## Exercise set
1. List every place name that appears in the comment thread about restoring the old wooden boat.
2. Carry on the comment thread about restoring the old wooden boat from the point where it stops.

Congrats on bringing her back to life. I remember her well growing up in Picton in the 60's, with my father owning "Rongo" part of the Red Funnel fleet. She is a typical Carey build, built like a brick toulet, totally reliable and more than capable of handling some biig big seas
Thanks, one of the reasons other than her design, etc we wanted to purchase her was because of the historical attachment to the area, needing to make sure we get her back to a high standard and eventually when she is passed on to a new owner she'll be great for another 50 years
Good to see you making progress. I am in Tasmania with an old wooden fishing boat. I am a few years ahead of you. But my boat had similar issues with rot. I just cut it out and replaced what I needed to. New timber and resin with sawdust is a good filler solution. I also noticed a little bit of mold in the wheelhouse. Windex sprayed on then wiped off is a great and easy way to remove mold. Do not be tempted to use flammable spray degreasers on the engine. A fellow on another Jetty had a huge explosion and severely burnt himself. The bilge pump came on and created a spark. I used to use it. I was lucky.
Thanks, I have a mate in the Huonsville who we stayed with a couple of years back, toured all round Tasmania as much as we could, next time I come over I want to spend some time at the timber boat museum, something I didn't have time to do, there is something about timber boats though isn't there
I felt a bit like that but they targeted several other boats in the same area so not personal, possibly the way I had her tied up left her stern overhanging the pontoon, drew attention to her, I guess they need consistency across the board
As a marine surveyer i measure vessels all the time it depends on what you are measuring for , instance is the shortest the instance company can get , for tonnage is on hold and deck lengths, for berthing is the maximum length they can charge but i recomend when ooking into a marina you quote the registered or official lenght
Thanks, interesting no more issues about her length, I did advise I was bang on 12 metres when I originally enquiried about a berth and double checked with them and was told no issues, the capstan was .8 metre in length the entire length 12.8 metres, I removed the capstan as I needed to do some repair work around the timbers, I think part of the issue was how I had her secured, her stern was jutting out a bit beyond the pontoon and brought attention to me..The capstan is not original and I note there has been some stress to the bow-hook in the area so I am seriously considering not reinstalling the heavy capstan and refurbishing this are to it's original condition, keep the water out from the timber-grain-ends and remove stress on this part of the boat. While all nice to have I think I can recover the anchor using the existing windlass and original roller, the area where the boat is going to be anchored will not involve big currents or great depths and will be quite sheltered although anchor recovery will require a bit more care not to bang it on the boat, alternatively I reinforce the area, reinstall it but do so before I decide to put her back out on a mooring, but I do enjoy the easy access for doing work in the Marina so this makes it difficult again re berth-size
As if a few inches would make a difference being on the T part of the marina arm , Im afraid 'IT`s" not known as the most friendly marina in NZ , The opposite . Now they are charging for shore power over the top of the rental charge (Witch did incorporate Power, Wonder if they drop the rental rate that had the power charge included?) Some horrendous bills for power already coming in .

## Supplied material
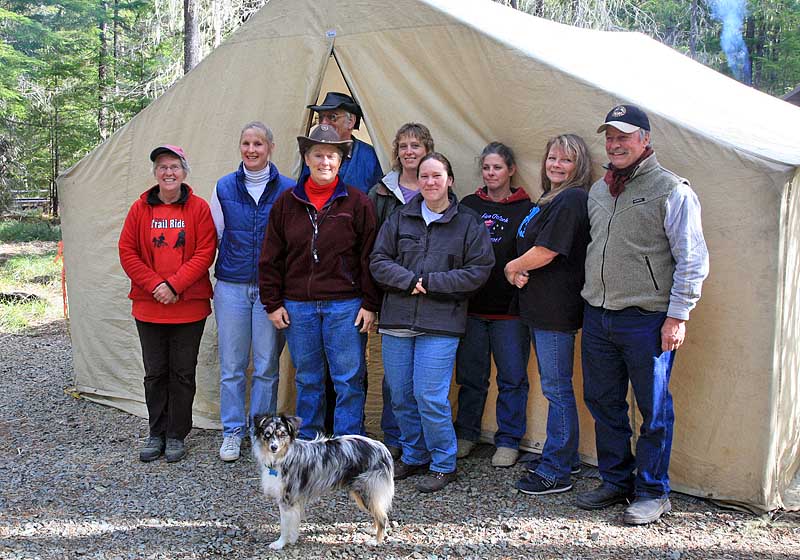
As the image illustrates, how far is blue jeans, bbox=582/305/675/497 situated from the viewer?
10.1 feet

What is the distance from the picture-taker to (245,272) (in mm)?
3938

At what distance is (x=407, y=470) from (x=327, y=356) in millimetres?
724

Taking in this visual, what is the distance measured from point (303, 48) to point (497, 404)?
2414mm

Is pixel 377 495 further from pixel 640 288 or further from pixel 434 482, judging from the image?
pixel 640 288

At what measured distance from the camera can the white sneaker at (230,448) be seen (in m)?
4.04

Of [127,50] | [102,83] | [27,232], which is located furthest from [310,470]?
[127,50]

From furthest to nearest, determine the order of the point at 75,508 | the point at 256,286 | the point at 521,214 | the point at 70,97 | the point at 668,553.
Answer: the point at 70,97 < the point at 256,286 < the point at 521,214 < the point at 75,508 < the point at 668,553

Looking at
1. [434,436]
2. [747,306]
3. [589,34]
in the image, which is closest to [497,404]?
[434,436]

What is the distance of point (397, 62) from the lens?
163 inches

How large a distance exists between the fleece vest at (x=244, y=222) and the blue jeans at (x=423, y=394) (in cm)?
93

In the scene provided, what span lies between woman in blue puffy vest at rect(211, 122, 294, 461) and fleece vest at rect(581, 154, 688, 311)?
177 centimetres

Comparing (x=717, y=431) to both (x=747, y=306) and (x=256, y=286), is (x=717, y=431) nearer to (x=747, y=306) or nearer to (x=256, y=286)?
(x=747, y=306)

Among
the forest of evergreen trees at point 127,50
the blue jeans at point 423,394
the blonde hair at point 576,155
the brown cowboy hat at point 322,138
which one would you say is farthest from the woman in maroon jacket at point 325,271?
the forest of evergreen trees at point 127,50

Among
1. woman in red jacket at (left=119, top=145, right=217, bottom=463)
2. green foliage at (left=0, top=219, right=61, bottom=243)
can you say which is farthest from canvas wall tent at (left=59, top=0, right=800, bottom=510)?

## Task-by-task answers
1. Picton, Tasmania, Huonsville, NZ

2.
Thanks, I get it, they need to ensure the water access is clear but when it is obvious there are a number of boats sitting in berths throughout the marina that are clearly bigger than what should be there, makes one wonder, rules are rules I suppose, I am seriously thinking of searching for a sheltered mooring to put her back onto in the ear future and saving some money to spend on her,
I hate the stuff about as much as I hate those little plastic electrical-block connectors...I hate how some folks use it as though it was a permanent fix-it then paint over it and pretend there was nothing to see here!!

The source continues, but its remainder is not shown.